John Hart, M.D. Medical Science Director at the Center for BrainHealth Jane and Bud Smith Distinguished Chair Cecil Green Distinguished Chair The University of Texas at DallasJohn Hart, M.D.
Medical Science Director at the Center for BrainHealth
Jane and Bud Smith Distinguished Chair
Cecil Green Distinguished Chair
The University of Texas at Dallas

MedicalResearch.com: What are the main findings of the study?

Dr. Hart: Football players often sustain numerous concussive and subconcussive impacts—head impacts that do not elicit neurologic symptoms that may lead to white matter damage.
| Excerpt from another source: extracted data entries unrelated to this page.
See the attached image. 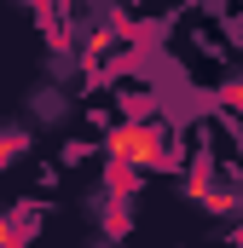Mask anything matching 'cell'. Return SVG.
Segmentation results:
<instances>
[{"mask_svg":"<svg viewBox=\"0 0 243 248\" xmlns=\"http://www.w3.org/2000/svg\"><path fill=\"white\" fill-rule=\"evenodd\" d=\"M116 156H133V162H156V144H151V133H122L116 139Z\"/></svg>","mask_w":243,"mask_h":248,"instance_id":"1","label":"cell"},{"mask_svg":"<svg viewBox=\"0 0 243 248\" xmlns=\"http://www.w3.org/2000/svg\"><path fill=\"white\" fill-rule=\"evenodd\" d=\"M238 98H243V87H238Z\"/></svg>","mask_w":243,"mask_h":248,"instance_id":"2","label":"cell"}]
</instances>
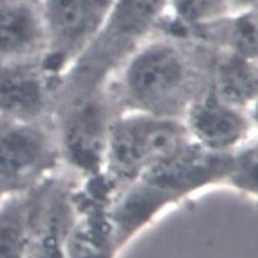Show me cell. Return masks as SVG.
I'll return each instance as SVG.
<instances>
[{
    "mask_svg": "<svg viewBox=\"0 0 258 258\" xmlns=\"http://www.w3.org/2000/svg\"><path fill=\"white\" fill-rule=\"evenodd\" d=\"M228 183L247 193H257V148L255 145L237 149Z\"/></svg>",
    "mask_w": 258,
    "mask_h": 258,
    "instance_id": "cell-16",
    "label": "cell"
},
{
    "mask_svg": "<svg viewBox=\"0 0 258 258\" xmlns=\"http://www.w3.org/2000/svg\"><path fill=\"white\" fill-rule=\"evenodd\" d=\"M10 195V193L6 190V188L4 187V185L0 183V204L3 203V201Z\"/></svg>",
    "mask_w": 258,
    "mask_h": 258,
    "instance_id": "cell-18",
    "label": "cell"
},
{
    "mask_svg": "<svg viewBox=\"0 0 258 258\" xmlns=\"http://www.w3.org/2000/svg\"><path fill=\"white\" fill-rule=\"evenodd\" d=\"M43 61L0 62V118L50 121L59 79Z\"/></svg>",
    "mask_w": 258,
    "mask_h": 258,
    "instance_id": "cell-9",
    "label": "cell"
},
{
    "mask_svg": "<svg viewBox=\"0 0 258 258\" xmlns=\"http://www.w3.org/2000/svg\"><path fill=\"white\" fill-rule=\"evenodd\" d=\"M117 114L103 85L87 92L56 93L50 122L61 161L86 176L100 175L109 130Z\"/></svg>",
    "mask_w": 258,
    "mask_h": 258,
    "instance_id": "cell-4",
    "label": "cell"
},
{
    "mask_svg": "<svg viewBox=\"0 0 258 258\" xmlns=\"http://www.w3.org/2000/svg\"><path fill=\"white\" fill-rule=\"evenodd\" d=\"M60 162L50 121L0 118V183L10 194L28 192L54 176Z\"/></svg>",
    "mask_w": 258,
    "mask_h": 258,
    "instance_id": "cell-6",
    "label": "cell"
},
{
    "mask_svg": "<svg viewBox=\"0 0 258 258\" xmlns=\"http://www.w3.org/2000/svg\"><path fill=\"white\" fill-rule=\"evenodd\" d=\"M116 252L108 214L91 213L73 226L67 258H112Z\"/></svg>",
    "mask_w": 258,
    "mask_h": 258,
    "instance_id": "cell-15",
    "label": "cell"
},
{
    "mask_svg": "<svg viewBox=\"0 0 258 258\" xmlns=\"http://www.w3.org/2000/svg\"><path fill=\"white\" fill-rule=\"evenodd\" d=\"M47 52L38 0H0V62L44 60Z\"/></svg>",
    "mask_w": 258,
    "mask_h": 258,
    "instance_id": "cell-11",
    "label": "cell"
},
{
    "mask_svg": "<svg viewBox=\"0 0 258 258\" xmlns=\"http://www.w3.org/2000/svg\"><path fill=\"white\" fill-rule=\"evenodd\" d=\"M48 52L45 69L60 79L84 55L104 29L116 0H38Z\"/></svg>",
    "mask_w": 258,
    "mask_h": 258,
    "instance_id": "cell-5",
    "label": "cell"
},
{
    "mask_svg": "<svg viewBox=\"0 0 258 258\" xmlns=\"http://www.w3.org/2000/svg\"><path fill=\"white\" fill-rule=\"evenodd\" d=\"M169 0H116L92 46L78 60L80 69L105 78L117 63L168 19Z\"/></svg>",
    "mask_w": 258,
    "mask_h": 258,
    "instance_id": "cell-7",
    "label": "cell"
},
{
    "mask_svg": "<svg viewBox=\"0 0 258 258\" xmlns=\"http://www.w3.org/2000/svg\"><path fill=\"white\" fill-rule=\"evenodd\" d=\"M235 3L241 9H249L256 7L257 0H235Z\"/></svg>",
    "mask_w": 258,
    "mask_h": 258,
    "instance_id": "cell-17",
    "label": "cell"
},
{
    "mask_svg": "<svg viewBox=\"0 0 258 258\" xmlns=\"http://www.w3.org/2000/svg\"><path fill=\"white\" fill-rule=\"evenodd\" d=\"M209 85L223 101L249 111L257 99V59L213 48Z\"/></svg>",
    "mask_w": 258,
    "mask_h": 258,
    "instance_id": "cell-12",
    "label": "cell"
},
{
    "mask_svg": "<svg viewBox=\"0 0 258 258\" xmlns=\"http://www.w3.org/2000/svg\"><path fill=\"white\" fill-rule=\"evenodd\" d=\"M212 57L204 40L160 27L117 63L103 88L118 113L183 118L208 87Z\"/></svg>",
    "mask_w": 258,
    "mask_h": 258,
    "instance_id": "cell-1",
    "label": "cell"
},
{
    "mask_svg": "<svg viewBox=\"0 0 258 258\" xmlns=\"http://www.w3.org/2000/svg\"><path fill=\"white\" fill-rule=\"evenodd\" d=\"M235 0H169L166 25L171 29L196 37L210 26L243 11Z\"/></svg>",
    "mask_w": 258,
    "mask_h": 258,
    "instance_id": "cell-13",
    "label": "cell"
},
{
    "mask_svg": "<svg viewBox=\"0 0 258 258\" xmlns=\"http://www.w3.org/2000/svg\"><path fill=\"white\" fill-rule=\"evenodd\" d=\"M234 152L210 151L191 142L119 190L107 212L116 251L165 207L207 186L228 182Z\"/></svg>",
    "mask_w": 258,
    "mask_h": 258,
    "instance_id": "cell-2",
    "label": "cell"
},
{
    "mask_svg": "<svg viewBox=\"0 0 258 258\" xmlns=\"http://www.w3.org/2000/svg\"><path fill=\"white\" fill-rule=\"evenodd\" d=\"M191 141L216 152H234L251 131L249 111L223 101L210 85L189 105L183 116Z\"/></svg>",
    "mask_w": 258,
    "mask_h": 258,
    "instance_id": "cell-10",
    "label": "cell"
},
{
    "mask_svg": "<svg viewBox=\"0 0 258 258\" xmlns=\"http://www.w3.org/2000/svg\"><path fill=\"white\" fill-rule=\"evenodd\" d=\"M75 222L72 191L56 175L30 190L27 258H67Z\"/></svg>",
    "mask_w": 258,
    "mask_h": 258,
    "instance_id": "cell-8",
    "label": "cell"
},
{
    "mask_svg": "<svg viewBox=\"0 0 258 258\" xmlns=\"http://www.w3.org/2000/svg\"><path fill=\"white\" fill-rule=\"evenodd\" d=\"M191 142L183 118L119 112L111 123L107 139L103 165L107 181L122 189Z\"/></svg>",
    "mask_w": 258,
    "mask_h": 258,
    "instance_id": "cell-3",
    "label": "cell"
},
{
    "mask_svg": "<svg viewBox=\"0 0 258 258\" xmlns=\"http://www.w3.org/2000/svg\"><path fill=\"white\" fill-rule=\"evenodd\" d=\"M30 191L10 194L0 204V258H27Z\"/></svg>",
    "mask_w": 258,
    "mask_h": 258,
    "instance_id": "cell-14",
    "label": "cell"
}]
</instances>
We evaluated a population of retired NFL players in order to study the relationship between white matter integrity and the manifestation of depressive symptoms. We identified, for the first time, a correlation between depression and white matter abnormalities in former players with a remote history of concussion using diffusion tensor imaging (DTI).

Our data demonstrated a significant association between white matter integrity, as measured by DTI Fractional Anisotropy (FA), and the presence as well as severity of depressive symptoms in retired NFL athletes with a history of concussive or subconcussive impacts. We also found that dysfunction of the anterior aspect of the corpus callosum (forceps minor) and its projections to the frontal lobe can identify those with depression with 100% sensitivity and 95% specificity.